Als ich dann Mitte 20 bei einem Lawinenabgang verschüttet wurde, spürte ich die Fragilität des Lebens am eigenen Leib. Dankbar, überlebt zu haben, begann ich mich mit dem Leben auseinanderzusetzen – nicht um mir das Leben, mit Hartmut Rosa zu sprechen, in Reichweite zu bringen oder es zu kontrollieren, sondern um mich mit dem Leben und seiner Unverfügbarkeit anzufreunden. Vielleicht hatte ich dadurch das starke Gefühl, dass ich mich dem Flüchtigen, dem Essenziellen nur mit Film und einer tiefen Sorgfalt wirklich annähern konnte. Das brachte mich vor fast 20 Jahren zu Leica.

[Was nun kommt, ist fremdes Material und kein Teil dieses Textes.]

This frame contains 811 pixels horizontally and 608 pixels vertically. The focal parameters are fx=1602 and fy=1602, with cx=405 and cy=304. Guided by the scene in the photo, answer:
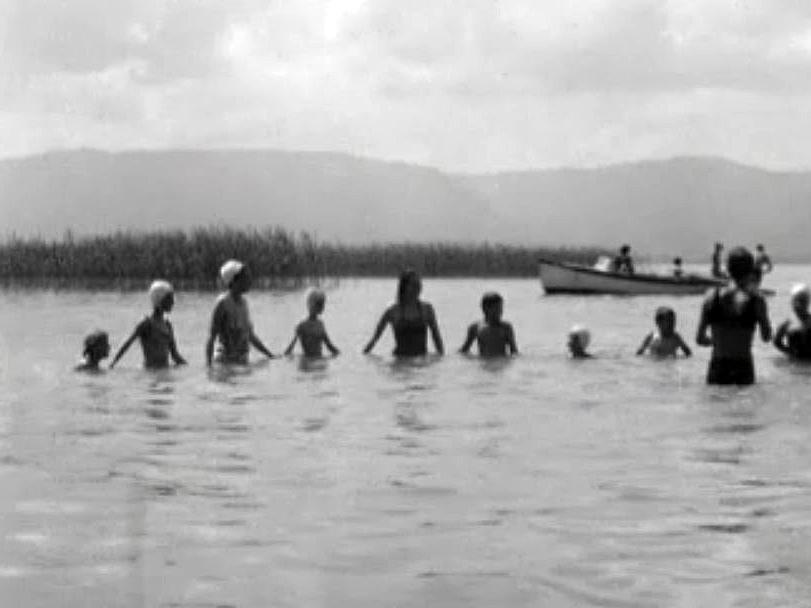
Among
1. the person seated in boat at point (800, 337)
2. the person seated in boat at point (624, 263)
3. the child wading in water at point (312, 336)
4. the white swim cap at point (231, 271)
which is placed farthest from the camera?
the person seated in boat at point (624, 263)

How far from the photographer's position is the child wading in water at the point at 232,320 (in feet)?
52.2

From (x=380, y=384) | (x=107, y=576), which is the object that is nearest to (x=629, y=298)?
(x=380, y=384)

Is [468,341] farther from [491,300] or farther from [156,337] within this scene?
[156,337]

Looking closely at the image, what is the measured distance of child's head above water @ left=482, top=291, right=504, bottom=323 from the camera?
1708 cm

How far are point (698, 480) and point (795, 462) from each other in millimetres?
1099

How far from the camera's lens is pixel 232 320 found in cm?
1630

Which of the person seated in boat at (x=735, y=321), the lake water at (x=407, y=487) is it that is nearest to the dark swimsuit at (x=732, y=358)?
the person seated in boat at (x=735, y=321)

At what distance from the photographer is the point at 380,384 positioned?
1574 cm

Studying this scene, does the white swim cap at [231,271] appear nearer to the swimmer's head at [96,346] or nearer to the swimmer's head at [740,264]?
the swimmer's head at [96,346]

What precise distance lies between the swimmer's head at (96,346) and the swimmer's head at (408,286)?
3108 mm

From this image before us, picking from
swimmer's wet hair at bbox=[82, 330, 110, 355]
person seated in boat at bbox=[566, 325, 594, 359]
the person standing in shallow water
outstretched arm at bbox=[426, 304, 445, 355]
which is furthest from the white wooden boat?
swimmer's wet hair at bbox=[82, 330, 110, 355]

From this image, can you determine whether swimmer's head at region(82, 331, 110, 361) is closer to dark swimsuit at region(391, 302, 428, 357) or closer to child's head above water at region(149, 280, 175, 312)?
child's head above water at region(149, 280, 175, 312)

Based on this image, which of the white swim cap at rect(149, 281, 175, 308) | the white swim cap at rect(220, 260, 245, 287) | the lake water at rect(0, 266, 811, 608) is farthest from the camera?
the white swim cap at rect(220, 260, 245, 287)

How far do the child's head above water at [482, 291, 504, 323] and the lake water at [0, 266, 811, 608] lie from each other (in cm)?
56
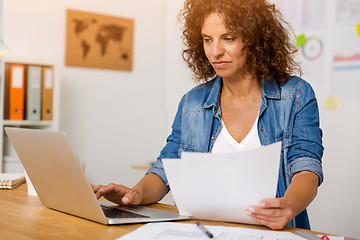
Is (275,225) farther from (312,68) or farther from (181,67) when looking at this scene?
(181,67)

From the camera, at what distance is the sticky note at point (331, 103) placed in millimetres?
2885

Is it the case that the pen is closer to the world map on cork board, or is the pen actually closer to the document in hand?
the document in hand

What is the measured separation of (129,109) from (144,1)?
0.86 meters

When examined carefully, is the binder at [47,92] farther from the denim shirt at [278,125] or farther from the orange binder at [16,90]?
the denim shirt at [278,125]

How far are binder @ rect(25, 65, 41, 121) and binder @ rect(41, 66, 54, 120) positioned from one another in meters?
0.03

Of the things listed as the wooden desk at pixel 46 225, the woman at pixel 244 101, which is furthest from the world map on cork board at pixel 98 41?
the wooden desk at pixel 46 225

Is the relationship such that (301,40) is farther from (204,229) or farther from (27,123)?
(204,229)

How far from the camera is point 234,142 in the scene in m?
1.52

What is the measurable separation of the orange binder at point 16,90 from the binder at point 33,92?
0.03 meters

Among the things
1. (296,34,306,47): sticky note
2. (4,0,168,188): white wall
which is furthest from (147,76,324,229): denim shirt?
(4,0,168,188): white wall

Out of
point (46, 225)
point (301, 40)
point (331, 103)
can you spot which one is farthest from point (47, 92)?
point (46, 225)

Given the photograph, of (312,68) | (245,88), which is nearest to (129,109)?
(312,68)

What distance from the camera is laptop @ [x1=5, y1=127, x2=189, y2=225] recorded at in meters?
1.02

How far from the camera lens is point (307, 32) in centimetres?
300
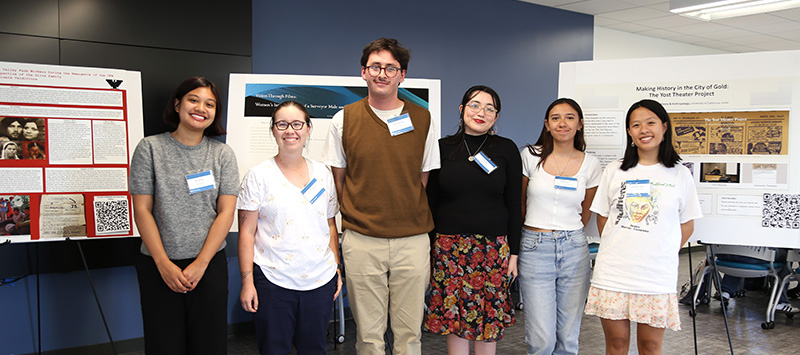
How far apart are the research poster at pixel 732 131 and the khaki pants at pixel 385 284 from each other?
143 cm

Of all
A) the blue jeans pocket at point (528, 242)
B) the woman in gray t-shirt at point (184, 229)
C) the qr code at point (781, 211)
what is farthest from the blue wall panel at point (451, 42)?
the qr code at point (781, 211)

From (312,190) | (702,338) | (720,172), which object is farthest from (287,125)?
(702,338)

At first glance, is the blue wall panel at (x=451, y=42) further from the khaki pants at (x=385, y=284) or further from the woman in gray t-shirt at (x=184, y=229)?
the khaki pants at (x=385, y=284)

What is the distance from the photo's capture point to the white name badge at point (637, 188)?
7.90 ft

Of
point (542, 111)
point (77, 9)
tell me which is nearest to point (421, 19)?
point (542, 111)

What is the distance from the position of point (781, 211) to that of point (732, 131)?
481 mm

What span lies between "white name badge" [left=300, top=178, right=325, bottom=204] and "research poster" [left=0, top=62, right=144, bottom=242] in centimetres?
133

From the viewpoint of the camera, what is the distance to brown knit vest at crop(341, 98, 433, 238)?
7.35 feet

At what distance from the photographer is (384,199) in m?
2.24

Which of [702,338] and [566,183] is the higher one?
[566,183]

Leica M Kameras und die wunderbaren Objektive waren bei vielen der denkwürdigsten Momente seit den 1950er Jahren dabei. Das merkte ich schnell. Sie haben eine Aura. Ich erinnere mich daher genau an den Augenblick, als ich zum ersten Mal eine Leica M3 in meinen Händen hielt. Meine Leica M3.
Es geht mir nicht so sehr darum, zu erzählen, was ich gemacht habe, sondern darum, ein Gefühl zu schaffen, wer wir füreinander waren und vielleicht immer noch sind.